ZITIERTER ABSCHNITT:
#####

Wenn es solche Menschen nicht gibt, Menschen, die trotzdem anfangen, die der Unbarmherzigkeit trotzen, die dieser Unbarmherzigkeit, selbst auf die Gefahr hin, dass es ihnen persönlich im Letzten nur Nachteile bringt, die trotzdem der Unbarmherzigkeit mit Vergebung begegnen, wenn es solche mutigen Menschen nicht gibt, dann wird sich nie etwas ändern, dann werden die Zustände obsiegen, dann wird unsere Welt ungerecht, friedlos und unbarmherzig bleiben.
Keiner von uns will das, jeder träumt von einer anderen Welt. Jeder träumt davon, dass ihm verziehen und vergeben wird, dass er Barmherzigkeit und Friede erfährt. Wenn es nicht Traum bleiben soll, dann muss einer den Anfang machen, dann muss ich ganz einfach damit beginnen.
Einmal muss nämlich Schluss sein, Schluss mit dem, was war. Einmal muss ein neuer Anfang sein.

#####

EXTRAHIERTE DATEN:
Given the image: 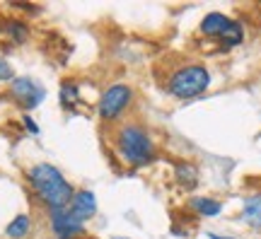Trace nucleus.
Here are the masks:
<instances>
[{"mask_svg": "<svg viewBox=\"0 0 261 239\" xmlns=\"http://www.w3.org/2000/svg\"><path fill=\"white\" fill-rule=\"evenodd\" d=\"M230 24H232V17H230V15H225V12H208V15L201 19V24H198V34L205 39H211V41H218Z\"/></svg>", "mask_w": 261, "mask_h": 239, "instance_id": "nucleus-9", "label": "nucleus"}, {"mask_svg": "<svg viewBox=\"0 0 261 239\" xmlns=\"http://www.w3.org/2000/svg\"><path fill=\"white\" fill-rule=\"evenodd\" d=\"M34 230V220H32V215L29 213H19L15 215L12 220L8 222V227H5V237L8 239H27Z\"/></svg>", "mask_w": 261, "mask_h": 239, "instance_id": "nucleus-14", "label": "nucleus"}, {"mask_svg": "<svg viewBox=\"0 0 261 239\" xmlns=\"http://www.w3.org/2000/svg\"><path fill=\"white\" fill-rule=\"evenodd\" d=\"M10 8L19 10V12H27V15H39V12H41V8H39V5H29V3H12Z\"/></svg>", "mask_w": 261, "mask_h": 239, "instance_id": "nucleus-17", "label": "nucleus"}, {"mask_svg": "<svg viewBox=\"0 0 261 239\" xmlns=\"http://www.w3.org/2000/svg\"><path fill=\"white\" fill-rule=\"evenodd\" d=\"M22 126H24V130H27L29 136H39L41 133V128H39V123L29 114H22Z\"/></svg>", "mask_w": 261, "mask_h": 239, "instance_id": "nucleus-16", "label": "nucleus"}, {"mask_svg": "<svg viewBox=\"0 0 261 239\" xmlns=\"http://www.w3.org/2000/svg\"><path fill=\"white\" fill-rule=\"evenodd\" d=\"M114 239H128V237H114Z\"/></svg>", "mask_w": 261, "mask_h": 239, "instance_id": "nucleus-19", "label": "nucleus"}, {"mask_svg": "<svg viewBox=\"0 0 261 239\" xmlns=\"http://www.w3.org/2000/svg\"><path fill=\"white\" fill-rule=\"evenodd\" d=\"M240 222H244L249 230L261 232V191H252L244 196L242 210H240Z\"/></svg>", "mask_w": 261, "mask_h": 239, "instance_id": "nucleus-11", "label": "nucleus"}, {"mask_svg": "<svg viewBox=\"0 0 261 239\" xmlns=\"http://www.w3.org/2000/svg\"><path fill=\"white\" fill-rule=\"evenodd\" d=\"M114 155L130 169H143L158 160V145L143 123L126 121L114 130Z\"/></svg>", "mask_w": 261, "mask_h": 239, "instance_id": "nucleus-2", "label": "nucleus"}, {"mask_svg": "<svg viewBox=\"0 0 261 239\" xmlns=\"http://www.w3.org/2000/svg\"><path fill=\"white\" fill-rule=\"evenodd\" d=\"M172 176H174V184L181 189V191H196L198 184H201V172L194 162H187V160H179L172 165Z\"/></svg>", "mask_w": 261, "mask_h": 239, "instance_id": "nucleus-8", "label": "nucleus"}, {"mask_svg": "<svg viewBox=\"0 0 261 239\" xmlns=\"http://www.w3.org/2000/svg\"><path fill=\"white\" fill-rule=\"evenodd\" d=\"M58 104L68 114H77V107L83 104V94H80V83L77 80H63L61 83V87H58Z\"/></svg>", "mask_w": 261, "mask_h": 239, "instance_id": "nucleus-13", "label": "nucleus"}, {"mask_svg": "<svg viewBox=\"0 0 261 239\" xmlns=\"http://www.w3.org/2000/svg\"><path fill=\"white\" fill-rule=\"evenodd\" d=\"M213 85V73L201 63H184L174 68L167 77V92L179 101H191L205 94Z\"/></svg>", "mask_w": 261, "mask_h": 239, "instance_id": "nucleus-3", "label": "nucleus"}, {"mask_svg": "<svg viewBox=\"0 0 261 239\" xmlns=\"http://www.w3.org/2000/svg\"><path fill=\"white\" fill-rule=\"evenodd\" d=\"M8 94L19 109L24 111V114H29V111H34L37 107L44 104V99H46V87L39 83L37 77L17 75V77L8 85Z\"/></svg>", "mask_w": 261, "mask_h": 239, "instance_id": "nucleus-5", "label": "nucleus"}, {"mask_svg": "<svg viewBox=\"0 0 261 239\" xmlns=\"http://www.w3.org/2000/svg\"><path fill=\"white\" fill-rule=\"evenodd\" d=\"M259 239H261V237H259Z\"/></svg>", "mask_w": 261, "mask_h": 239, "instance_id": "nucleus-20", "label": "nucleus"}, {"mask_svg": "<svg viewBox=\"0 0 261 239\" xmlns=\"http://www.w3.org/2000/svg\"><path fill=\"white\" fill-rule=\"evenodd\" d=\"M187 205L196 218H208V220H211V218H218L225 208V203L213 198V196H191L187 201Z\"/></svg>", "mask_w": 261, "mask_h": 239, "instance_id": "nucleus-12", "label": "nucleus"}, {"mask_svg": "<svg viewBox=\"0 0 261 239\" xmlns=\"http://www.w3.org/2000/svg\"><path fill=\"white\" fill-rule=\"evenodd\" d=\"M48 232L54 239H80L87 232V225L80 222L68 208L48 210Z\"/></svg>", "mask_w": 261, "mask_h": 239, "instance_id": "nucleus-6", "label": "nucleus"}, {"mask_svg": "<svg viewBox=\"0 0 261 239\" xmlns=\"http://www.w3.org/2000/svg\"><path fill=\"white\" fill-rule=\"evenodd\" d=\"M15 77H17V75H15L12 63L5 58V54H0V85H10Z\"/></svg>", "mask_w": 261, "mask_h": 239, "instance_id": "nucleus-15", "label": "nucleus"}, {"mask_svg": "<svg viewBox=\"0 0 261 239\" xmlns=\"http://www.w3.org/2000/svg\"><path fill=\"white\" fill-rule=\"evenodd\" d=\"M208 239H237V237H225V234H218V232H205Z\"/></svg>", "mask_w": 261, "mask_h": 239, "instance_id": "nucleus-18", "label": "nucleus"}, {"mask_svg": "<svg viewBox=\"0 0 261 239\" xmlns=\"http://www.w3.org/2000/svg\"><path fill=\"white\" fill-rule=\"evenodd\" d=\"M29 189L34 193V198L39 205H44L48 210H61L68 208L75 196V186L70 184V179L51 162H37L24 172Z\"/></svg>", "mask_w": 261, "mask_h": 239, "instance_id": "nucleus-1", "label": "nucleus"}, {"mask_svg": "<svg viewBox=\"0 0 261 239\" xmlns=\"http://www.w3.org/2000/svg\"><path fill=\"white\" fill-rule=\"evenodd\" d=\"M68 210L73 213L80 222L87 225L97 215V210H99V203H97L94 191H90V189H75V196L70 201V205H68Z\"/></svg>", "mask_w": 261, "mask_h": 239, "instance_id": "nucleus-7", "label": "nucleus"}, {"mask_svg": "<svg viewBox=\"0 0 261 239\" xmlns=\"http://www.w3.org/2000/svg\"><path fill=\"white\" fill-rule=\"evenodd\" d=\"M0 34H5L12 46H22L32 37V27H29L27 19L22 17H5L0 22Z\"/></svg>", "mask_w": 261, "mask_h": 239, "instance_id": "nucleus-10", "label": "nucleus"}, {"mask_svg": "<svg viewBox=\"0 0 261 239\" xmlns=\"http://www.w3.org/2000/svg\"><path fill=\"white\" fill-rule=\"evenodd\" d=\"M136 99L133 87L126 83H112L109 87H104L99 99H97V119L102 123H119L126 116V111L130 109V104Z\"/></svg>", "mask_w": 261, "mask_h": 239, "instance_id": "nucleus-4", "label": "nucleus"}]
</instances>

#####

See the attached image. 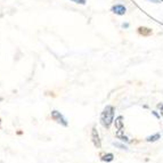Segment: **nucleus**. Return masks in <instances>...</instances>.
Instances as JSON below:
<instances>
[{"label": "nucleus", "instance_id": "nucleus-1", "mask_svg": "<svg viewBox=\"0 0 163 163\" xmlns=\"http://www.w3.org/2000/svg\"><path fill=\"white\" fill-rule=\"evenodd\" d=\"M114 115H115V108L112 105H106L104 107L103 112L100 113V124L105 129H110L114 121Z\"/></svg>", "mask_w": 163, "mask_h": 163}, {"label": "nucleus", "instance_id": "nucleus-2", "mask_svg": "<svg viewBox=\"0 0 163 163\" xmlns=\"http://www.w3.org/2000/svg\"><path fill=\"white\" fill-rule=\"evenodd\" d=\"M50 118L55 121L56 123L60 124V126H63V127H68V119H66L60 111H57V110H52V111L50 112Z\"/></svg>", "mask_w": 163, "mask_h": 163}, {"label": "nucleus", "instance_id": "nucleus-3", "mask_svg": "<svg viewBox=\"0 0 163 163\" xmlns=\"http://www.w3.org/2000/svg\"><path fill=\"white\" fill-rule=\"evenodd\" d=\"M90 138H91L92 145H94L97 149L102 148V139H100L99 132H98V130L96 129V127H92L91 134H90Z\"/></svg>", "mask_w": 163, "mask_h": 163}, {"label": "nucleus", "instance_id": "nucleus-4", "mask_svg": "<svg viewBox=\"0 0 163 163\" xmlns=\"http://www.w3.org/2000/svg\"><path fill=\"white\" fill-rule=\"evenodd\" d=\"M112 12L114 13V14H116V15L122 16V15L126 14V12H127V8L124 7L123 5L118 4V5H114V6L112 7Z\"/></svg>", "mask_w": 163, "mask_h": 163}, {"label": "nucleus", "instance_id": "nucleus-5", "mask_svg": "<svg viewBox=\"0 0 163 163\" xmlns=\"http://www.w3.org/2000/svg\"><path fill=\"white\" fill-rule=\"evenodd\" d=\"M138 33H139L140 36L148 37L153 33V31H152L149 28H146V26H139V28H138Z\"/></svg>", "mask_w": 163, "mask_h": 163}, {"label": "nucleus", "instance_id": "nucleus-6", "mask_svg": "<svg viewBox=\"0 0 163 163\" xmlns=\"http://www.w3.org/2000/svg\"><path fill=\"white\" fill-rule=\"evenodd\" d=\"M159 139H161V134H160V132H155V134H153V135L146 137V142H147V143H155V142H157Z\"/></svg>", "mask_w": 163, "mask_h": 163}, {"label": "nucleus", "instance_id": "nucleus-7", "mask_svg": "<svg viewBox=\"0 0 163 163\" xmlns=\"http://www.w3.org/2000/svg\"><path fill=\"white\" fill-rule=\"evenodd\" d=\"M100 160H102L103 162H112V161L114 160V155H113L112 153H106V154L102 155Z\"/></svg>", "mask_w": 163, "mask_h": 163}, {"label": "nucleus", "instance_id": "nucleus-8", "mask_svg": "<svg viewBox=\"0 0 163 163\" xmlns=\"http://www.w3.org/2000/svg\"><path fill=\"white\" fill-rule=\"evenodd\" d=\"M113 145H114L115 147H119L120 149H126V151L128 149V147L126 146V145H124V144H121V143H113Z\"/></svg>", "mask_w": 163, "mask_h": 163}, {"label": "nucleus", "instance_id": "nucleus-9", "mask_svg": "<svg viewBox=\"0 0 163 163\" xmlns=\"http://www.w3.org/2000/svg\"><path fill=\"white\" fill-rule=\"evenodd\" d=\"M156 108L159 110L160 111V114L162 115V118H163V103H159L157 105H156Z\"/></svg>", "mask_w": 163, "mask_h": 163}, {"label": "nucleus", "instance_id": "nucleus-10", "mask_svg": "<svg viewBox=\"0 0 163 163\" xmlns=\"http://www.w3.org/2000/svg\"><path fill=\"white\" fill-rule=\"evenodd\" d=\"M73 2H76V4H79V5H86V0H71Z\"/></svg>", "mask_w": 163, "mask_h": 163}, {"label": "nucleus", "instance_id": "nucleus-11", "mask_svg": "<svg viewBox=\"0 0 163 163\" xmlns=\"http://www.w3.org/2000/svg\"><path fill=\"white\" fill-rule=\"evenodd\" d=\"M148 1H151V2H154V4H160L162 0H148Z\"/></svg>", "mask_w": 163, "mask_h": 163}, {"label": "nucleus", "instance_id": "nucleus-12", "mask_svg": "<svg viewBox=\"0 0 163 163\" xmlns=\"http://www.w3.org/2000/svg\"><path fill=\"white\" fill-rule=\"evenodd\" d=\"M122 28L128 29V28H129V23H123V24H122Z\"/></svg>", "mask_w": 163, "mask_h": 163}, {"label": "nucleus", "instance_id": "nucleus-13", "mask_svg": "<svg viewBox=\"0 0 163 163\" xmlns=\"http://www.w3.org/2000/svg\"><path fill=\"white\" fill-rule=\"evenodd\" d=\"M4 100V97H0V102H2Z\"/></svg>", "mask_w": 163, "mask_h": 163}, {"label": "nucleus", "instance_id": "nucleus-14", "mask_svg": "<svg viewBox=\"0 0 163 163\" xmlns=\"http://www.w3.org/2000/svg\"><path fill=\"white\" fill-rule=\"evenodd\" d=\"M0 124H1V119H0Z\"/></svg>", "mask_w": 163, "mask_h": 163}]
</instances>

#####

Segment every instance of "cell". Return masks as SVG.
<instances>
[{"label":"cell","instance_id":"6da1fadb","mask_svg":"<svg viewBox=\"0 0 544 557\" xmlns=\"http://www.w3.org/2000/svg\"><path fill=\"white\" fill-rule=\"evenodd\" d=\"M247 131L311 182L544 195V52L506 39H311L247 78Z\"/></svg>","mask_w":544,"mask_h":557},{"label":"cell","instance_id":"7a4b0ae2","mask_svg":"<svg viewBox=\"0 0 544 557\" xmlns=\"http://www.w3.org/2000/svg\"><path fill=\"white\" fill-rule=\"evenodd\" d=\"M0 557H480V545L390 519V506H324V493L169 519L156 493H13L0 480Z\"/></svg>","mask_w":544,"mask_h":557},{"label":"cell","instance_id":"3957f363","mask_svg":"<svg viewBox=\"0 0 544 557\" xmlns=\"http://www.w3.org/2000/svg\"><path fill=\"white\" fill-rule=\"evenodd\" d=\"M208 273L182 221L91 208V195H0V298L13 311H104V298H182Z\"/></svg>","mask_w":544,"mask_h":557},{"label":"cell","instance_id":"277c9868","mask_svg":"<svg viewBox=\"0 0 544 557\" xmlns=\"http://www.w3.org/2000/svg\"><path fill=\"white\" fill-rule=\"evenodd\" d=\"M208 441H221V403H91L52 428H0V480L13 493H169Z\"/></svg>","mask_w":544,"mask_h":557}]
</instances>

#####

AUFGABE: Schreib bitte den Abschnitt über Vergebung vollständig und wortgetreu nieder. Stütze dich ausschließlich auf den Abschnitt über Vergebung.

ERGEBNIS:
Wenn es solche Menschen nicht gibt, Menschen, die trotzdem anfangen, die der Unbarmherzigkeit trotzen, die dieser Unbarmherzigkeit, selbst auf die Gefahr hin, dass es ihnen persönlich im Letzten nur Nachteile bringt, die trotzdem der Unbarmherzigkeit mit Vergebung begegnen, wenn es solche mutigen Menschen nicht gibt, dann wird sich nie etwas ändern, dann werden die Zustände obsiegen, dann wird unsere Welt ungerecht, friedlos und unbarmherzig bleiben.
Keiner von uns will das, jeder träumt von einer anderen Welt. Jeder träumt davon, dass ihm verziehen und vergeben wird, dass er Barmherzigkeit und Friede erfährt. Wenn es nicht Traum bleiben soll, dann muss einer den Anfang machen, dann muss ich ganz einfach damit beginnen.
Einmal muss nämlich Schluss sein, Schluss mit dem, was war. Einmal muss ein neuer Anfang sein.